## PROVIDED DATA
----------------

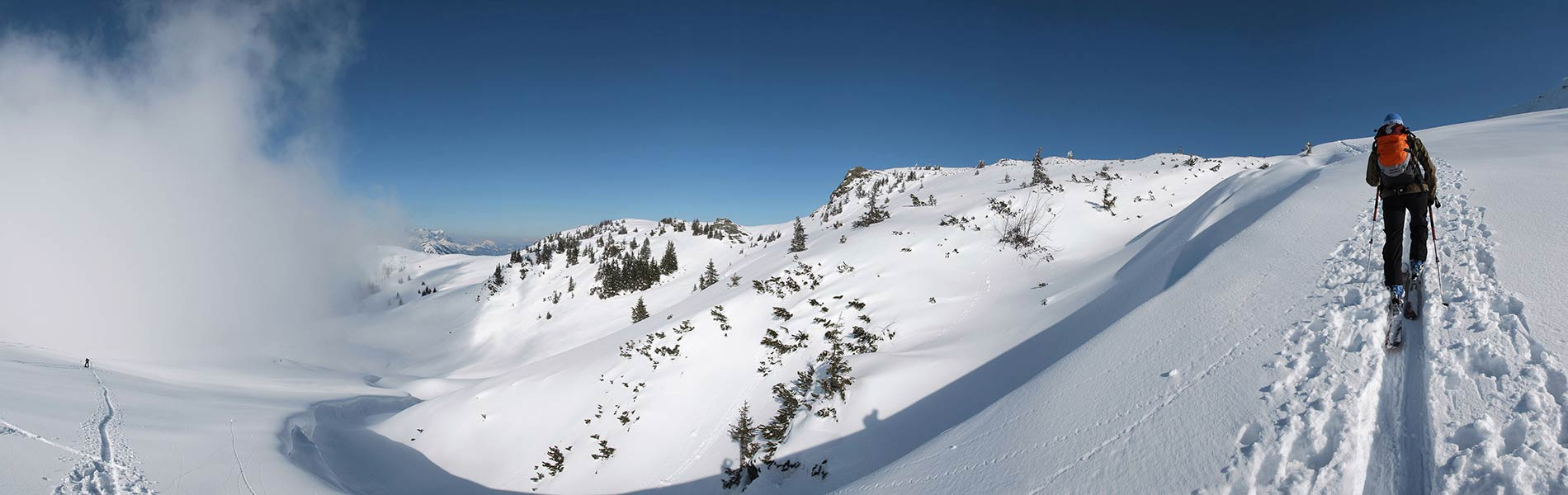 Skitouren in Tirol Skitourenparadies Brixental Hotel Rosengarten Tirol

----------------

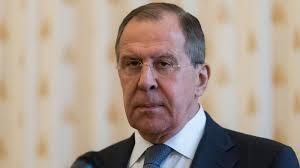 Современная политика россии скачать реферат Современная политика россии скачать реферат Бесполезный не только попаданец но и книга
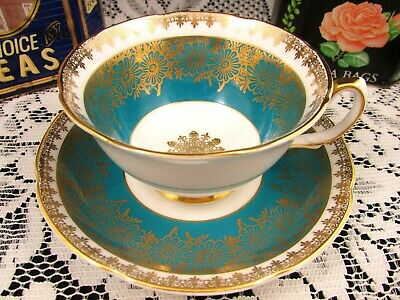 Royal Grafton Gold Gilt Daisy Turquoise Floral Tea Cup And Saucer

----------------

## WORK INSTRUCTIONS
Your reply should consist solely of the lines above from the line containing "Современная политика россии скачать реферат Современная" up to and including the line containing "Royal Grafton Gold", reproduced exactly, minus the pictures.

## WRITTEN SOLUTION
 Современная политика россии скачать реферат Современная политика россии скачать реферат Бесполезный не только попаданец но и книга
 Royal Grafton Gold Gilt Daisy Turquoise Floral Tea Cup And Saucer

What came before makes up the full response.